Learning to accept!

I have acted emotionally for the past few days coz of my hair!
It is normal for me coz I used to cried for a week when i forced to cut 7 inches as my dancing teacher asked me to do so when i was 11 years old.(I know all of you out there is laughing as i act like a small kid,right?)
But for me,my hair is like my baby.I have kept my hair for 19 years and each time i trim it,i feel sad.When i finish my PMR exam 4 years back,i cut my fringe that i kept the same length as my hair i tied it up into pleads and keep it until now in a bottle!
I love my hair so much and i accept people's opinion on changing hair style but actually i did not take action until now!
(Although i accept people's opinion,but i stand the right to talk back whenever they keep on saying keeping long hair is not healthy,and ask me to cut till short almoz like boy cut.I felt pissed off whenever they say so!!)
Now,I have curled my hair and cut inches of my hair but the result is not as i wish.I know it is already a fact which can't be changed now but I still have the right to complain and to regret,right?I still have the right to feel sad and act emotional,right?

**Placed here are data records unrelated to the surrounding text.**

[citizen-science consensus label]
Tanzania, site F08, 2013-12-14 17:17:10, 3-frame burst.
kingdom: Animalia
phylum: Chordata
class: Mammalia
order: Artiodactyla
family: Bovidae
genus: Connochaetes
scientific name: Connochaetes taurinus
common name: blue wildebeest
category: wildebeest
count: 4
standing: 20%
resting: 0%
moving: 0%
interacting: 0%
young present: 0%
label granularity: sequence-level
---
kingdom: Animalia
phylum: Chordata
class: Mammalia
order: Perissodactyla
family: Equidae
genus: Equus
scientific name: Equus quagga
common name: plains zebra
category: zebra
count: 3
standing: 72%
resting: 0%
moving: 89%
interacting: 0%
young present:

So,i keep on blaming myself for curling it up!!
I m learning to accept this fact that my hair is now like that but i still cant accept it all suddenly after having long,straight hair for 19 years!!
19 years is not a short duration of time,guyz!!
I wanna cry and complain to someone but who should i complain to?
Whenever i say that my hair is not nice,they will say it is ok lah..is like so forcing to say so!!They know that i m angry bout it and everyone saying oh,nice lah,ok lah,suits u lah!!All like so entertaining but not sincere in saying so!!
I feel sad.I need someone to tell me the truth!!So that i could accept this fact!!